Meta New Testament Dedication

Hallelujah! Praise the Lord! At long last, the Meta New Testament project has been completed.


Klaus and Janice Spreda were assigned to the project in 1975.They worked on the language, learned it, analyzed it, drew up a spelling system for it, described the grammar and compiled its first dictionary.They were aided by a team of Meta speakers, among whom the late John Takud shone as a man with a particularly deep insight into his language.Translation was begun and eventually Matthew’s Gospel was published. Klaus and Janice had other assignments with the German branch of Wycliffe Bible Translators, which impeded the progress of the work; as did bouts of illness. When they retired about 10 years ago, a good portion of the New Testament had been composed in first draft, and eventually under a new translation team, the whole New Testament was translated, checked for clarity and accuracy, tested in the villages and eventually edited into its final form. Great care was taken to ensure that the final printed version was clear of any defects, and so 5,000 copies were printed by a company in South Korea.They arrived in Cameroon in good time for their‘launching’ in Meta-land on Saturday 1 March 2014.

USING THE INFORMATION »
1. According to the dedication text, how many copies of the Meta New Testament were printed?
2. Carry the Meta New Testament dedication text forward from its last sentence.
The items after this text come from a separate, unrelated source.

SOURCE DATA »

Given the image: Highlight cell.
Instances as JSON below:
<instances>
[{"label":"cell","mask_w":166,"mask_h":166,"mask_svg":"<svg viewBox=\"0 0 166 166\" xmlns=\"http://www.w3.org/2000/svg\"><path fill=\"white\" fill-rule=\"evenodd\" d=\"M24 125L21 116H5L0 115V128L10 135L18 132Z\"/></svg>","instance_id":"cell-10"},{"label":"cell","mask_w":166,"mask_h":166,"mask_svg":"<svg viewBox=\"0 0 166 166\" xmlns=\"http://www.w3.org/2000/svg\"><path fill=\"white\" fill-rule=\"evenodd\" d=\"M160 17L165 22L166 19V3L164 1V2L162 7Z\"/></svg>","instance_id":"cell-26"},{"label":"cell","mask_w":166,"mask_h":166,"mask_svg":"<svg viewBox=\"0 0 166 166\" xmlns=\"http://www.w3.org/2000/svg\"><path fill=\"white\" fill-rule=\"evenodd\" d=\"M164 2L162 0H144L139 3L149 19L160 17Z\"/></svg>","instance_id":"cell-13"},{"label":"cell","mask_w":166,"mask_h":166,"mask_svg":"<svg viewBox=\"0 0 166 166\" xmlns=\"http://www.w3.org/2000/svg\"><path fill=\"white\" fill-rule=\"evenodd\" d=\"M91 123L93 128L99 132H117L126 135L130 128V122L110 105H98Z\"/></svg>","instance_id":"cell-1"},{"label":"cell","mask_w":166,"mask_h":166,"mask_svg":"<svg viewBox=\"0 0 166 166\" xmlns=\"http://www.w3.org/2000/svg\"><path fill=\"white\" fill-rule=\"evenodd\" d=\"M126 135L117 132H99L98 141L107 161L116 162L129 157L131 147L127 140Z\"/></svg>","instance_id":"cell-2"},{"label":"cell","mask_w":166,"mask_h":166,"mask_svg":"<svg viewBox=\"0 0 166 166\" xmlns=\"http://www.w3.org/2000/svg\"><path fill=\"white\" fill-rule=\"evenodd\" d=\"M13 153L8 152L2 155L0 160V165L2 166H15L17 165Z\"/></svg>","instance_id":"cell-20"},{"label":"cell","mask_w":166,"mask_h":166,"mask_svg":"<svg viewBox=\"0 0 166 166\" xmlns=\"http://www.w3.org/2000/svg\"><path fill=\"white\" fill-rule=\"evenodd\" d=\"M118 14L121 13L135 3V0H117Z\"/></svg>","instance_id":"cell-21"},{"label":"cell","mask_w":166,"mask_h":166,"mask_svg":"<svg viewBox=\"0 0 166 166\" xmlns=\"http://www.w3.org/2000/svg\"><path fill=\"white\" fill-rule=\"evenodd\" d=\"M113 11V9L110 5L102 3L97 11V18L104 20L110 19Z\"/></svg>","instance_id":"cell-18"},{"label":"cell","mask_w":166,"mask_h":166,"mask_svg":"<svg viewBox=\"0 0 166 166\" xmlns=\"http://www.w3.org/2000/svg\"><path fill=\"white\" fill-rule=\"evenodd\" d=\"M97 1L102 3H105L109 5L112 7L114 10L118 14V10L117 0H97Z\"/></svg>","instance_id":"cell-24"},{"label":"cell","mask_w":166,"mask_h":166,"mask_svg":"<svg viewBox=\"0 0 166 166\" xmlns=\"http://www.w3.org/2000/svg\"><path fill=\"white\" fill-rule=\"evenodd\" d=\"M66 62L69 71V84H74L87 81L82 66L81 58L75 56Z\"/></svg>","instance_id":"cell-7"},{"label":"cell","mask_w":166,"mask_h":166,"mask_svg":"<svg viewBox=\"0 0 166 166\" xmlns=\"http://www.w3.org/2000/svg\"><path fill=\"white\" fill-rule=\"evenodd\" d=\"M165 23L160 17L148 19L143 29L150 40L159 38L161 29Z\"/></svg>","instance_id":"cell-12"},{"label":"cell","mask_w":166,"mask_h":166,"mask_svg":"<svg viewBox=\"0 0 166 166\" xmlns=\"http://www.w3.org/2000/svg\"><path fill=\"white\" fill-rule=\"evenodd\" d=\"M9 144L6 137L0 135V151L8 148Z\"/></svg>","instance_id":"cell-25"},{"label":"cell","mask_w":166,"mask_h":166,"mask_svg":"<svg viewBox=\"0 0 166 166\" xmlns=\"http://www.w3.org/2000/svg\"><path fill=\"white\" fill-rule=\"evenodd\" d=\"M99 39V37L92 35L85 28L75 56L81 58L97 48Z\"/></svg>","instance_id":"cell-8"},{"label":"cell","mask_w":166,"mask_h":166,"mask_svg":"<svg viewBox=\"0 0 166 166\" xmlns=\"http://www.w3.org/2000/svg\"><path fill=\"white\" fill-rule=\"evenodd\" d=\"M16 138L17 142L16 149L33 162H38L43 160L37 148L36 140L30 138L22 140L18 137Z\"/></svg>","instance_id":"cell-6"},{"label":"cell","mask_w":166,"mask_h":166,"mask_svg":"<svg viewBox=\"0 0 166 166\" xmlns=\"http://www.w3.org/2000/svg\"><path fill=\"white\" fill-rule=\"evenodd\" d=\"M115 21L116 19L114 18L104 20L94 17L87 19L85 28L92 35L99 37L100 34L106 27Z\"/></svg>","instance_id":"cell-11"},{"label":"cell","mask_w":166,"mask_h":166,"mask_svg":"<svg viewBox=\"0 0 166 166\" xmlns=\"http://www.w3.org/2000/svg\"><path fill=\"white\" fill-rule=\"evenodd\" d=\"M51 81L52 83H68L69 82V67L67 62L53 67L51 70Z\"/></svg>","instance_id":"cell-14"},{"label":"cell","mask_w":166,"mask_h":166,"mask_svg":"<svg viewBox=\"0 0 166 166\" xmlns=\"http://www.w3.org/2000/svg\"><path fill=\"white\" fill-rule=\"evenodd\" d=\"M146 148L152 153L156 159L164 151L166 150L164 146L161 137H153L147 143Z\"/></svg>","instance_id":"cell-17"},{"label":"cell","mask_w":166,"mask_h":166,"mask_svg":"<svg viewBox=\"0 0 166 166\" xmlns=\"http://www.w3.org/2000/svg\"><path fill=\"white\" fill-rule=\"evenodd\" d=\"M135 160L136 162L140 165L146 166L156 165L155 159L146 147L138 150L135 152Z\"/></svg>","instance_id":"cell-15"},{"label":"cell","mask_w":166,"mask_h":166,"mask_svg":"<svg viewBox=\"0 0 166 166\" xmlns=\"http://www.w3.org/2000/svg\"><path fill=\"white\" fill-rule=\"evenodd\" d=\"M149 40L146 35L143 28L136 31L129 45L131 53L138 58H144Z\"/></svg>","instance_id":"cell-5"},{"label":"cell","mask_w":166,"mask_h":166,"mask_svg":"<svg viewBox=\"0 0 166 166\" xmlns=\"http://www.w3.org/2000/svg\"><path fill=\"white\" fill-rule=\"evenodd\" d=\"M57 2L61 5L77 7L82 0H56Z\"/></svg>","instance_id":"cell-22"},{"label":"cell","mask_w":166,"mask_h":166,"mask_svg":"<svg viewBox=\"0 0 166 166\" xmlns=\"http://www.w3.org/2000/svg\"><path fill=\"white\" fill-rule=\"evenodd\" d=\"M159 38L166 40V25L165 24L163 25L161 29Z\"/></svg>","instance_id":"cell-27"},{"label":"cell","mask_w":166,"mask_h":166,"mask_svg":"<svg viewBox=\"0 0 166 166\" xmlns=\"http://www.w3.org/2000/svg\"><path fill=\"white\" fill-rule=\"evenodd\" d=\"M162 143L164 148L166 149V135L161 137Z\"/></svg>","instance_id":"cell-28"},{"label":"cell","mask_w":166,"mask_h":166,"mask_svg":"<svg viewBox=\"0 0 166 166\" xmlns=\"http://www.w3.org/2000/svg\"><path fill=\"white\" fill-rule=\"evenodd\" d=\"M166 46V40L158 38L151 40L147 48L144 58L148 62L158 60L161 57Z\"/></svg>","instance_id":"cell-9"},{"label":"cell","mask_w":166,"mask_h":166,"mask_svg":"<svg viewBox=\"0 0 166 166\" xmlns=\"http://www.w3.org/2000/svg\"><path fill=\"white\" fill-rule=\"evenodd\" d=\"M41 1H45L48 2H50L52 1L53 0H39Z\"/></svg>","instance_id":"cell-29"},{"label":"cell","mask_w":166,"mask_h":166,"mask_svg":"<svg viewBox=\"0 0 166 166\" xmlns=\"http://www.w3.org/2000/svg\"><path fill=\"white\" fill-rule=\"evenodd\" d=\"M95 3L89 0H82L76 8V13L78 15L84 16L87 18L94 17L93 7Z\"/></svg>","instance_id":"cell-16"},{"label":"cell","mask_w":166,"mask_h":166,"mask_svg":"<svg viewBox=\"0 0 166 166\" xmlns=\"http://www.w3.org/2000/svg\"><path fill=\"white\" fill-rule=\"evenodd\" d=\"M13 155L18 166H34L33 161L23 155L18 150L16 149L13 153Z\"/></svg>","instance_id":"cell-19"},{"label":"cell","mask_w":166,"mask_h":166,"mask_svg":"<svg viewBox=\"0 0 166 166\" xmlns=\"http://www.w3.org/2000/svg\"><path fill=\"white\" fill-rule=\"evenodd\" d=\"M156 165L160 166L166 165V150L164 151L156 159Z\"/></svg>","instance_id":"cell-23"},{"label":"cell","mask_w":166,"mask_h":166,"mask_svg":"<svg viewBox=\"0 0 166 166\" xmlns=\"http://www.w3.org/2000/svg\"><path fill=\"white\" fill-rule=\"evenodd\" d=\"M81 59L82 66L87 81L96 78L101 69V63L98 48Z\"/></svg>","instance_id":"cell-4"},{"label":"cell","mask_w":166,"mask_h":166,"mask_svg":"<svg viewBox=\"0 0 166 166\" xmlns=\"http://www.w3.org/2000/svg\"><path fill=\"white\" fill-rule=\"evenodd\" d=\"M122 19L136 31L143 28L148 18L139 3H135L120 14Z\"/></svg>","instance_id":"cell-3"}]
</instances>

EXERCISE RESULTS »
1. 5,000 copies.

2.
Metta New Testament

Klaus and Janice were invited to attend the launching, but did not feel well enough to make the long journey, and so came the invitation to Paul Tench to represent them there, and represent the whole church too as we had supported Klaus and Janice and the Meta Project for all those years. The great day came, but still there was no sign of the New Testaments themselves; they were deliberately held up by customs officers in the hope of a bribe, but the Cameroonian Association for Bible Translation and Literacy (CABTAL) refused to bribe. However, the dedication went ahead with half a dozen copies held by the translation team. (As soon as the launching was over, and the customs could exert no more pressure, the New Testaments were released!)

Literacy Choir

It was a grand occasion, with covered seating all around the local football pitch. Processions took place; various choirs performed, a local band with dancers participated; there was a lot of noise, and then a lot of speeches. But just as the speeches began, down came the rain! Heavily! Very heavily!! No matter where we sat or stood under the canopies,rain leaked through and drenched us all. Speakers were covered with umbrellas, but on we proceeded with the programme. German Wycliffe were represented and then came my turn. I brought greetings from Janice’s home church and that brought cheering from the choir of lady literacy workers; I took a final substantial gift from the missionary committee – and that brought cheering too! I took a Welsh flag because it was St David’s day, and I explained how Griffith Jones of Llanddowror set up the circulating schools to help the people of Wales to learn to read, so that they could read the Bible for themselves in their own mother tongue and how it had led to great revival, and wished the same for the Meta people. I presented the Chief with a Bible in my own mother tongue as a gift from the Pastor, because he had been unable to do so when he visited them in 2007.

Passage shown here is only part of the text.